Former F1 driver, CART champion and Indianapolis 500 winner Danny Sullivan will be joining the Germand Grand Prix stewards’ panel, as part of the FIA’s new initiative to bring about greater transparency in the decision-making of on-track incidents.
A former lumberjack and New York cab driver, Sullivan competed in a single F1 season in 1983 with Tyrrell, achieving his sole points’ finish at Monaco, where he finished fifth.
With no further F1 opportunities available in 1984, Sullivan returned to the United States and contested the CART championship, most famously winning the 1985 Indy 500 after twice passing Mario Andretti for the race lead.

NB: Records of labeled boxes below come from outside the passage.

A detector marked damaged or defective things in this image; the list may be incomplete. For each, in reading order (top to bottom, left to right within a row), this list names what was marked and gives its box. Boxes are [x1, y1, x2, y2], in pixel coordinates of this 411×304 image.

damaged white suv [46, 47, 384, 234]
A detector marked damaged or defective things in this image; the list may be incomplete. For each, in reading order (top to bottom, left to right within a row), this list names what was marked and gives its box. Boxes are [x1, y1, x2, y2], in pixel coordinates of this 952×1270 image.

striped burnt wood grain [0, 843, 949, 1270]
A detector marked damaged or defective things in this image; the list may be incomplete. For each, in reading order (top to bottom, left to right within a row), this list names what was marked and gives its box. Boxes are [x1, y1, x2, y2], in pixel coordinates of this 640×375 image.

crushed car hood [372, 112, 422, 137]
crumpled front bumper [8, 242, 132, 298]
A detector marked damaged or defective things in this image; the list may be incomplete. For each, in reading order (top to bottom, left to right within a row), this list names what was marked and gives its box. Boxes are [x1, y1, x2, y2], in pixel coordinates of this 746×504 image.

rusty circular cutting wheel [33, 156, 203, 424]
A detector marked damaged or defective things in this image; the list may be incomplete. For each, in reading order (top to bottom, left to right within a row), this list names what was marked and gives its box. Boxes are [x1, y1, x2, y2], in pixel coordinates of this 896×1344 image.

He would go on to win the CART championship in 1988, and regularly competed in the series into the mid-1990s until he retired after a pelvis-breaking accident at the Michigan round in 1995.
Sullivan was an active figure in the Red Bull Driver Search program that existed to launch an American driver into the F1 scene – the scheme’s sole graduate of note was Scott Speed, who competed unsuccessfully with Toro Rosso in 2006-7.
Sullivan’s appointment to the stewards’ panel sees him join an illustrious list of former drivers who have each overseen previous rounds, including Alain Prost, Tom Kristensen, Johnny Herbert, Alexander Wurz, Derek Warwick, Damon Hill, Emerson Fittipaldi, Heinz-Harald Frentzen and Nigel Mansell.